Acta Paediatr. 2024 Jul;113(7):1679-1684. doi: 10.1111/apa.17195. Epub 2024 Mar 6.

Abstract

Aim: Pre-admission viral screening is used only in exceptional situations such as pandemics. We therefore evaluated pre-admission screening for severe acute respiratory syndrome coronavirus 2 (SARS-CoV-2), respiratory syncytial virus (RSV) and influenza during the COVID-19 pandemic, comparing epidemiology and clinical features of admitted children.

Methods: Children were screened at a paediatric emergency department from 1 March 2020 to 30 June 2022 by nasopharyngeal sampling and polymerase chain reaction kit. We retrospectively retrieved positive results from the laboratory and scrutinised charts of admitted children.

Results: Out of 15 927 screened children, 522, 127 and 572 were positive and admitted with RSV, influenza A or SARS-CoV-2, respectively.

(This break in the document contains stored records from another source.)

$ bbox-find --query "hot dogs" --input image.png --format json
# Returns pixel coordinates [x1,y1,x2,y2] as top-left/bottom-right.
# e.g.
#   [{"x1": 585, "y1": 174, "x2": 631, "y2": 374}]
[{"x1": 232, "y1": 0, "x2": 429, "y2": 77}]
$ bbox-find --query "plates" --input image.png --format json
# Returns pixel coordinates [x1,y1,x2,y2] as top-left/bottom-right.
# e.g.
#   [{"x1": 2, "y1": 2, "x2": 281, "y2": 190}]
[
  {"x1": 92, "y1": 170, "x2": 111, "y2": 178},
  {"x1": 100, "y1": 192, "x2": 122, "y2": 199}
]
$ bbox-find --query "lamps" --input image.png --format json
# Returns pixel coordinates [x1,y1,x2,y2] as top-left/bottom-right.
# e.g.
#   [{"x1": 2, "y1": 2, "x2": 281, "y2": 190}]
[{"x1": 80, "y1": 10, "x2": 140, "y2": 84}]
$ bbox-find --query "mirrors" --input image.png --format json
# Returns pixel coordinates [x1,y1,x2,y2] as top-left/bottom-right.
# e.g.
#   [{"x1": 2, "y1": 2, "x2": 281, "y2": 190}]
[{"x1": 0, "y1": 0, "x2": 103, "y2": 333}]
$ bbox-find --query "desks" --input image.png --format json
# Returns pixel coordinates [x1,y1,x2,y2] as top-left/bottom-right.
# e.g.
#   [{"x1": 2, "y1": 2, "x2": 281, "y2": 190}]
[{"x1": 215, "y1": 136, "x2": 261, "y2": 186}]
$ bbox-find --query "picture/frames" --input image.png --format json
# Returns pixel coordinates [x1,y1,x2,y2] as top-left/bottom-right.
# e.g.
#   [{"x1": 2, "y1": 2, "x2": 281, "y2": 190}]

Of these, 29 (5.6%), 26 (24.1%) and 245 (44.8%) were incidental findings, lacking symptoms of infection. RSV and influenza A were initially absent but re-emerged in the autumn of 2021. The rate of COVID-19 rose when the Omicron variant emerged in December 2021. The median age of children with RSV was 0.3 years, of those with influenza A 6.7 years and of those with COVID-19 1.6 years. Major complications were rare.

Conclusion: Frequent incidental detections of SARS-CoV-2 likely reflected widespread presence of a mild infection. Clinically, COVID-19 was like other viral respiratory infections in children.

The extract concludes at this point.